A few years back I needed to set up in-home wireless audio streaming for a friend’s home theater setup and I dove into a ton of this nonsense with audio codecs, latency, etc, etc. It’s not something you hear a lot about so I’m not surprised virtually no reviewers even mentioned this new Steam Deck OLED feature, but AptX-LL is a godsend for high quality low latency audio - as low as 30ms, compared to 80-300ms for other common codecs. The sound quality’s excellent too.
The only problem is, not a ton of headphones support AptX-LL. It’s become an almost deprecated format because it requires a compatible transmitter and this probably costs phone companies an extra $0.01 or something.
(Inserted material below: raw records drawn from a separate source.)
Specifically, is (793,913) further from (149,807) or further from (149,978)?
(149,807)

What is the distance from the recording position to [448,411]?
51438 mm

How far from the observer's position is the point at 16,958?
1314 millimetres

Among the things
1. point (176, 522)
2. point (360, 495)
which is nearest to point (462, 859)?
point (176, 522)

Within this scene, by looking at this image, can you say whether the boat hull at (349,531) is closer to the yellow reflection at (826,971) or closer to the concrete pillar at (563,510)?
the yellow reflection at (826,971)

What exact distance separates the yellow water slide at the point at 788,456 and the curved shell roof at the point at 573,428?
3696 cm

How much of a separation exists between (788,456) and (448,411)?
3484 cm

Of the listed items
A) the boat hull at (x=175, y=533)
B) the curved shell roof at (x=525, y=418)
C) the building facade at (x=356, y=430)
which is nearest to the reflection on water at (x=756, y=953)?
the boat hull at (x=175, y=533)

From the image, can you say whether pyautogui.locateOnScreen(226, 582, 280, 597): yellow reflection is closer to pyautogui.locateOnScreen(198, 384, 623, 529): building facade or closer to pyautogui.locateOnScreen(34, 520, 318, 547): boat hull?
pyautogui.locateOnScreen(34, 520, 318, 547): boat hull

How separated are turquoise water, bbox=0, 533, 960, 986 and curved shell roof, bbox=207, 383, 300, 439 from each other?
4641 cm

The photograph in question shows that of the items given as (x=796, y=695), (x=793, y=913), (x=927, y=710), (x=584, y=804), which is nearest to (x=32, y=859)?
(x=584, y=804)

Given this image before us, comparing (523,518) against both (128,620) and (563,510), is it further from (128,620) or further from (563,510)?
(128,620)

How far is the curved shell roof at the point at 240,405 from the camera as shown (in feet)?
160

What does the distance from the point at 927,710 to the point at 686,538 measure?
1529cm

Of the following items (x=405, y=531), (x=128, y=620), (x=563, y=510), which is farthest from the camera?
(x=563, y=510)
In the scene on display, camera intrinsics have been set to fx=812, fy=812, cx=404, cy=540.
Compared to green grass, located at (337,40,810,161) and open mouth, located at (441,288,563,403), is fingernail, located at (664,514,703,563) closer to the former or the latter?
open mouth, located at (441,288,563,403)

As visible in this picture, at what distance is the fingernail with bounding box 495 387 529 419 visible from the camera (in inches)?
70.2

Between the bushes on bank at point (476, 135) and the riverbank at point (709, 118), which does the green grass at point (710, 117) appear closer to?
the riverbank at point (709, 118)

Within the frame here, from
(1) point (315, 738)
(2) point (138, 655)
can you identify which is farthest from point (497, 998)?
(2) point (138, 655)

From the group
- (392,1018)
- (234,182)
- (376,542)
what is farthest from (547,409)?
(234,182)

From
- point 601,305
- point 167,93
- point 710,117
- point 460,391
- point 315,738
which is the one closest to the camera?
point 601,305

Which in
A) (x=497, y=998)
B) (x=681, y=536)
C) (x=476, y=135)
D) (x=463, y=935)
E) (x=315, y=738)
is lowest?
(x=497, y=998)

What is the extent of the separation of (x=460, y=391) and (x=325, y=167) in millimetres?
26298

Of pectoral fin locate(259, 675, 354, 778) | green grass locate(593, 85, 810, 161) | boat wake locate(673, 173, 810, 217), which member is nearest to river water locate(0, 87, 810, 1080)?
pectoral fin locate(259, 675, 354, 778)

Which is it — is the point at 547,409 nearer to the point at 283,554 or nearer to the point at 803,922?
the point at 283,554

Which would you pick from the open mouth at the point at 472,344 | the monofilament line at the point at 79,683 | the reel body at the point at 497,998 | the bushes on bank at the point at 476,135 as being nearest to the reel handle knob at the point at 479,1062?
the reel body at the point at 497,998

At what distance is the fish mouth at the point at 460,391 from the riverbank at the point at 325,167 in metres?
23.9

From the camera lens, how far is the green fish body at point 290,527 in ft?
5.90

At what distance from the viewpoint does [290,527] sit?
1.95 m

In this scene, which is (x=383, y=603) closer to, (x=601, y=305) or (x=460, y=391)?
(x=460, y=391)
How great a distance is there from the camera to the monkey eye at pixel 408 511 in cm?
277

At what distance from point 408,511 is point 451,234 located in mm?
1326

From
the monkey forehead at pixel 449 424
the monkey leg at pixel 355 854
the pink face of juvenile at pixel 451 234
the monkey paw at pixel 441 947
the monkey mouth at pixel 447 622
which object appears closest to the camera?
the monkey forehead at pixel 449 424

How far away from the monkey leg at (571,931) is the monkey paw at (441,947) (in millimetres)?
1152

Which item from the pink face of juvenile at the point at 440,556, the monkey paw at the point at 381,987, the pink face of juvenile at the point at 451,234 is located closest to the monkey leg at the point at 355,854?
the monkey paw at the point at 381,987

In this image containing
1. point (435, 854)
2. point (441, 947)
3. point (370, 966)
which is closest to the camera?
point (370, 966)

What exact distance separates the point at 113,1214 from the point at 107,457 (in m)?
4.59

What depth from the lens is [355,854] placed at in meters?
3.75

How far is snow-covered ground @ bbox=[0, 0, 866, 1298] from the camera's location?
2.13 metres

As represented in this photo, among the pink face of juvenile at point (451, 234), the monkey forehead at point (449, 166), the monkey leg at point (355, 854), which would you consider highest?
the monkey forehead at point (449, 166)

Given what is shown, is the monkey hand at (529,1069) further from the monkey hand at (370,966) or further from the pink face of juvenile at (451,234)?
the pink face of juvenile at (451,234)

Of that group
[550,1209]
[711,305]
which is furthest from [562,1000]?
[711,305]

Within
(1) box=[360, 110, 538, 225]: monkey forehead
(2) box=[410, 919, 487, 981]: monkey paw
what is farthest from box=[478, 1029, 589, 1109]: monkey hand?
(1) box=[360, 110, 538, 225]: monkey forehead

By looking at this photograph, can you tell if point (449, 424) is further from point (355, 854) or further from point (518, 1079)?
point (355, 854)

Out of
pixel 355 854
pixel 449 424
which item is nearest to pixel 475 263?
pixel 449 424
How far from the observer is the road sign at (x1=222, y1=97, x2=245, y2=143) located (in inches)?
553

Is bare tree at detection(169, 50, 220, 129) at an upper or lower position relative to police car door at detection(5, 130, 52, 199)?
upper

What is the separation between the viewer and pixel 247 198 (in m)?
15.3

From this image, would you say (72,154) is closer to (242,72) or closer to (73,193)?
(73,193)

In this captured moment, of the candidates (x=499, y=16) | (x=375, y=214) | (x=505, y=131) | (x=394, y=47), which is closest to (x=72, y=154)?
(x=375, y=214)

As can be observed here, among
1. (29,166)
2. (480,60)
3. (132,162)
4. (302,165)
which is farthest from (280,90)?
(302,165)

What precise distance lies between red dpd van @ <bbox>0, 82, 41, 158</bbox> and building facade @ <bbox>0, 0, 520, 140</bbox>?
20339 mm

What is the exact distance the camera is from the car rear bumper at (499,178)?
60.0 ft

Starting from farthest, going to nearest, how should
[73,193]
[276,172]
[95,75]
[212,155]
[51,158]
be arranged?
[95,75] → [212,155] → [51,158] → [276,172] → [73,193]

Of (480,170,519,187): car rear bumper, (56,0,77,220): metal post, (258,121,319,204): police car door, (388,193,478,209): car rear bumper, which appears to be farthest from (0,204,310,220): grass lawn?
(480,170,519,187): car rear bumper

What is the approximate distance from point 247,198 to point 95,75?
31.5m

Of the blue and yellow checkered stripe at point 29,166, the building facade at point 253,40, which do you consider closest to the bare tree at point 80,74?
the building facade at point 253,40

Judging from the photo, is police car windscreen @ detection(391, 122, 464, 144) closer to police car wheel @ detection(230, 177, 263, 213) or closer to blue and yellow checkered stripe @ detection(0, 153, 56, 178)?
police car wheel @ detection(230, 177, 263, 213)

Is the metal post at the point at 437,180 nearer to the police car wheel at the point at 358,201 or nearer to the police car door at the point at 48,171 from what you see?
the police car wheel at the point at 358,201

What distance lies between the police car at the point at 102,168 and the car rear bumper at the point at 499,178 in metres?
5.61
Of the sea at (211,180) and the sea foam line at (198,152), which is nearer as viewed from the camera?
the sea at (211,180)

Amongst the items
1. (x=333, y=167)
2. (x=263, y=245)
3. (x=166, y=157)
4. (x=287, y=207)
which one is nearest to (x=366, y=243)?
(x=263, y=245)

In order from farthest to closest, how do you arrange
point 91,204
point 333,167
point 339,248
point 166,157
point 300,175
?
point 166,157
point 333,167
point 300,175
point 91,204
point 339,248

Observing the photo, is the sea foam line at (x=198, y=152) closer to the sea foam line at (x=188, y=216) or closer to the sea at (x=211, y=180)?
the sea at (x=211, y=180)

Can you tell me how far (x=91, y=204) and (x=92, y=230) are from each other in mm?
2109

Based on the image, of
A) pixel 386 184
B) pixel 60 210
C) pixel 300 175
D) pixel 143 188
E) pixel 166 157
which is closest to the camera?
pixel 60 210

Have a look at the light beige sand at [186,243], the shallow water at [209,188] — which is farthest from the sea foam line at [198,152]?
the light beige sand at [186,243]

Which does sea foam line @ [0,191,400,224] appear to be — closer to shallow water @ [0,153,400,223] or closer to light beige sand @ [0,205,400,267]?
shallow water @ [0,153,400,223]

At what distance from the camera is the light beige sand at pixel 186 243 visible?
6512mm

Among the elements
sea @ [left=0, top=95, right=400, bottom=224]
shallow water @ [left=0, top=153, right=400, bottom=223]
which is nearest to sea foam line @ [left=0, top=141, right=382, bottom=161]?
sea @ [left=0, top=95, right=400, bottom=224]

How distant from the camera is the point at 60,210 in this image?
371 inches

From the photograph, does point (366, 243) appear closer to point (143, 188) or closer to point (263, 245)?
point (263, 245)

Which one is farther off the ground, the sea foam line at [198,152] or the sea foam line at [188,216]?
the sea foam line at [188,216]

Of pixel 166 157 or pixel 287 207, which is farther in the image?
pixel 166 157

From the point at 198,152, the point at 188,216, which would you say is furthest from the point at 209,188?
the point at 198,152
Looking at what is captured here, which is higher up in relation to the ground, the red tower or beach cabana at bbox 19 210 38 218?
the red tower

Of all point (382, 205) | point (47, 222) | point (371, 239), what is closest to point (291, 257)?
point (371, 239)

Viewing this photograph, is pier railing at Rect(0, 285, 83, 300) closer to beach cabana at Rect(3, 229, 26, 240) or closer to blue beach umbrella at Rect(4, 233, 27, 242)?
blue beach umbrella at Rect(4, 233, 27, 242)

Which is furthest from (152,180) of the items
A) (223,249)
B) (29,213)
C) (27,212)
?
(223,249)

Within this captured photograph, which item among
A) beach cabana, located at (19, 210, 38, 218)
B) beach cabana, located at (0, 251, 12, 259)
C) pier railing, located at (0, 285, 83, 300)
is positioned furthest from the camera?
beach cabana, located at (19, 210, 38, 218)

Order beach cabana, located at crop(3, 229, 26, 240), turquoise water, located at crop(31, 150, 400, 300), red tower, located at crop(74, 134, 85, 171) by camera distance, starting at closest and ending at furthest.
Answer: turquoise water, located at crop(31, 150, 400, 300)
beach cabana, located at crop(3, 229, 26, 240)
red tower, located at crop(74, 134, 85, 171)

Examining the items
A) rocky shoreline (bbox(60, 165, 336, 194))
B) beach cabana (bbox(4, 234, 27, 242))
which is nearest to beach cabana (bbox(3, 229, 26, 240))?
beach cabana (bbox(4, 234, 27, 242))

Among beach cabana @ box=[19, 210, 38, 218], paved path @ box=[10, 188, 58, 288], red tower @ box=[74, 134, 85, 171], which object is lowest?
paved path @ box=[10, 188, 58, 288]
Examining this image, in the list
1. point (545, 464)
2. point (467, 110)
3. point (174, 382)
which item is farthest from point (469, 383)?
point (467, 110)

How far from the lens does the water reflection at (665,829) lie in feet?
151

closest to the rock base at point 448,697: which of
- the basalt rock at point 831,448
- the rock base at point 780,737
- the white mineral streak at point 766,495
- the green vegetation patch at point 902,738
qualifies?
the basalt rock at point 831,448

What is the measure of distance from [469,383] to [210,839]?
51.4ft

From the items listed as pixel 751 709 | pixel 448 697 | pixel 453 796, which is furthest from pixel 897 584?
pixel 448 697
Barely any devices take advantage of this technology. If you’re lucky you might find something supporting AptX-HD or Adaptive, but not LL.
Fortunately Valve added AptX-LL support to the Steam Deck OLED, and there’s a pretty good pair of headphones available (relative to the price anyway): https://www.amazon.ca/dp/B08QRQMLVY (“Sound Blaster JAM V2”, and not a referral link)
I ordered a pair a few days back and they’ve been terrific! They’re no match for the Sennheisers on my desktop PC but they’re surprisingly decent. A nice upgrade from the Deck’s built-in audio, and you don’t have to dick around with a cable. Plus if you have audio buzz, these completely bypass that issue. If you’re familiar with how shitty Bluetooth audio becomes when you have a wireless headset’s microphone active, these avoid that problem too because by default you’ll use the Deck’s built-in microphone and the headphones only for audio output.
Unfortunately these headphones do have one issue you’ll commonly find in older or inexpensive USB-C devices though: they must be charged using a USB-A to USB-C cable. A direct USB-C to USB-C cable, or a native USB-C charger like Steam Deck uses, probably won’t charge them. They do claim to have 20+ hour battery life though, so at least it won’t be a frequent annoyance.